*** Block opens ***

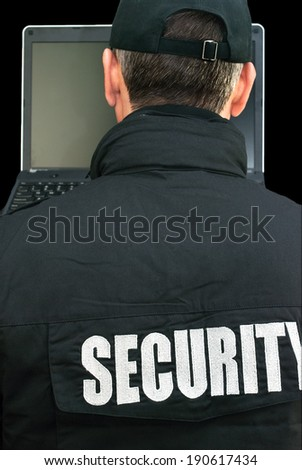 Close-up of security working on a laptop, shot over the shoulder. - stock photo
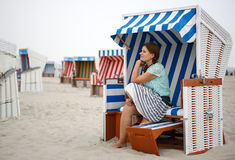 Young happy woman on the beach of St.Peter Ording, North Sea, Stock Photography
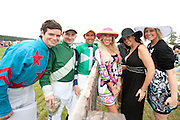 9  April, 2011:  Jockeys (Left to Right) Liam McVicar, Carl Rafter and Richard Boucher pose with fans while raising money for the injured jockeys fund.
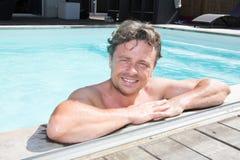 Ritratto del giovane attraente sul bordo della piscina domestica Immagine Stock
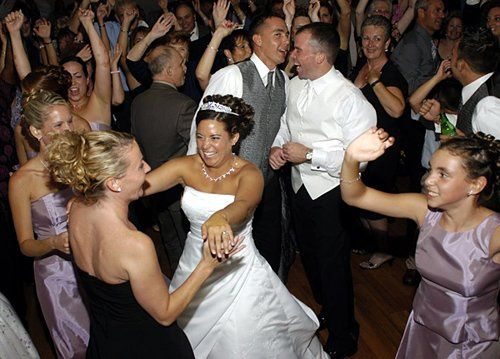 Bride and her guests dancing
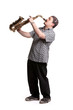 Young caucasian man playing on saxophone isolated on white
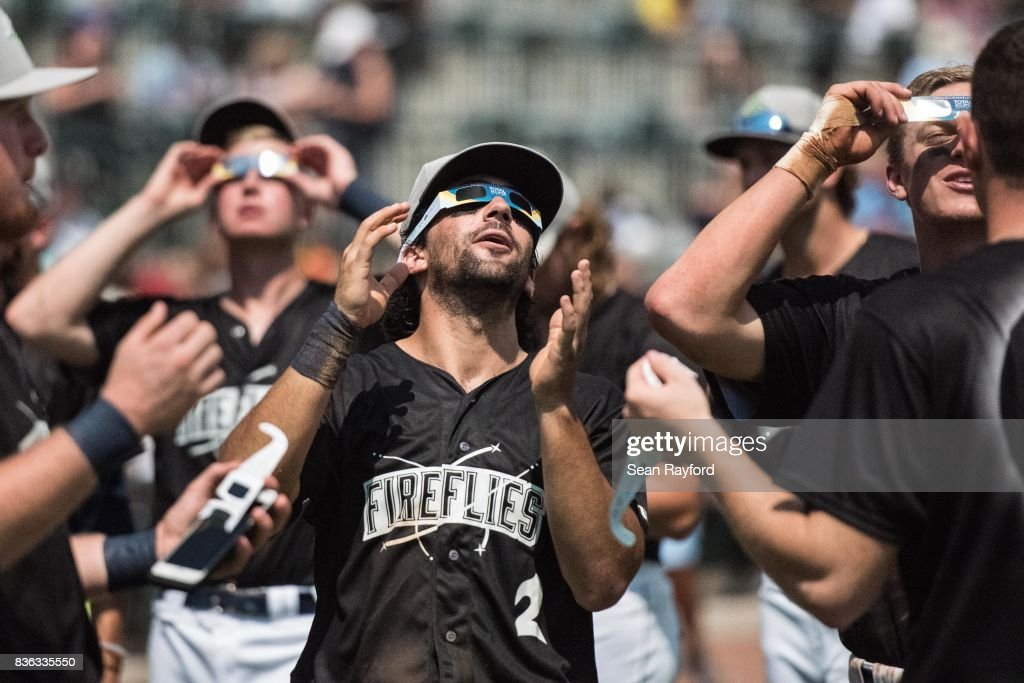 Minor league baseball player J.J. Franco watches the eclipse with teammates during a break in the game at Spirit Communications Park August 21, 2017 in Columbia, South Carolina. The astrological occurrence marked the first transcontinental total solar eclipse in 99 years.
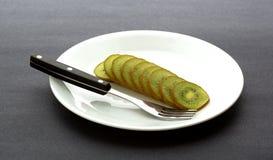 Отрезанный плодоовощ кивиа на плите с вилкой Стоковое Изображение RF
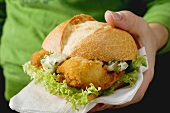 Hand holding fish burger with remoulade sauce
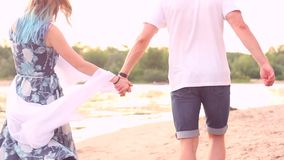 Couple in love on beach. Couple in love walk on beach in spring / summer during sunset near water / river. Date concept stock video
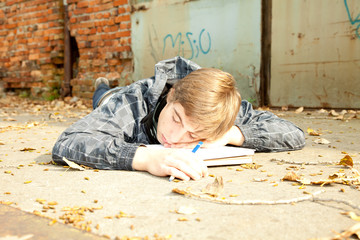 sleeping male student learning in the park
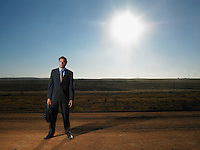 Isolated businessman standing in deserted road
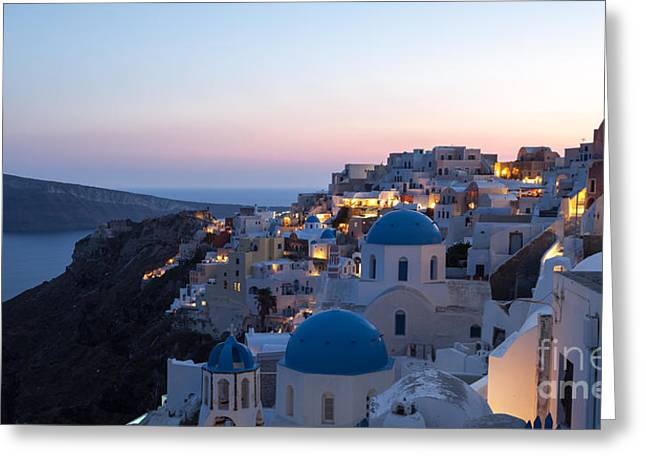 Cupola Greeting Cards - Village of Oia with blue domed churches at sunset Greeting Card by Matteo Colombo
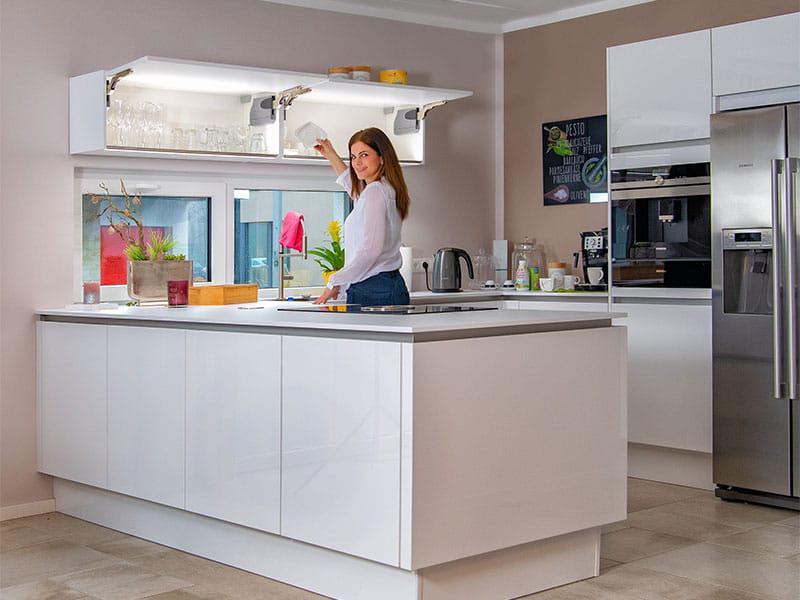 Praktisch und schön: beleuchtete Hängeschränke in optimaler Greif-Höhe und viel Stauraum in der Kücheninsel. Musterhaus Ravenna von Helma (Foto: zuhause3.de)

*** Block closes ***

Reproduce precisely the lines of the listing above, from the line containing "injured jockeys fund." to the last line, both ends included. Pictures are to be omitted.

 9  April, 2011:  Jockeys (Left to Right) Liam McVicar, Carl Rafter and Richard Boucher pose with fans while raising money for the injured jockeys fund.
 Ritratto del giovane attraente sul bordo della piscina domestica Immagine Stock
 Bride and her guests dancing
 Young caucasian man playing on saxophone isolated on white
 Minor league baseball player J.J. Franco watches the eclipse with teammates during a break in the game at Spirit Communications Park August 21, 2017 in Columbia, South Carolina. The astrological occurrence marked the first transcontinental total solar eclipse in 99 years.
 Отрезанный плодоовощ кивиа на плите с вилкой Стоковое Изображение RF
 Hand holding fish burger with remoulade sauce
 Couple in love on beach. Couple in love walk on beach in spring / summer during sunset near water / river. Date concept stock video
 sleeping male student learning in the park
 Isolated businessman standing in deserted road
 Cupola Greeting Cards - Village of Oia with blue domed churches at sunset Greeting Card by Matteo Colombo
 Praktisch und schön: beleuchtete Hängeschränke in optimaler Greif-Höhe und viel Stauraum in der Kücheninsel. Musterhaus Ravenna von Helma (Foto: zuhause3.de)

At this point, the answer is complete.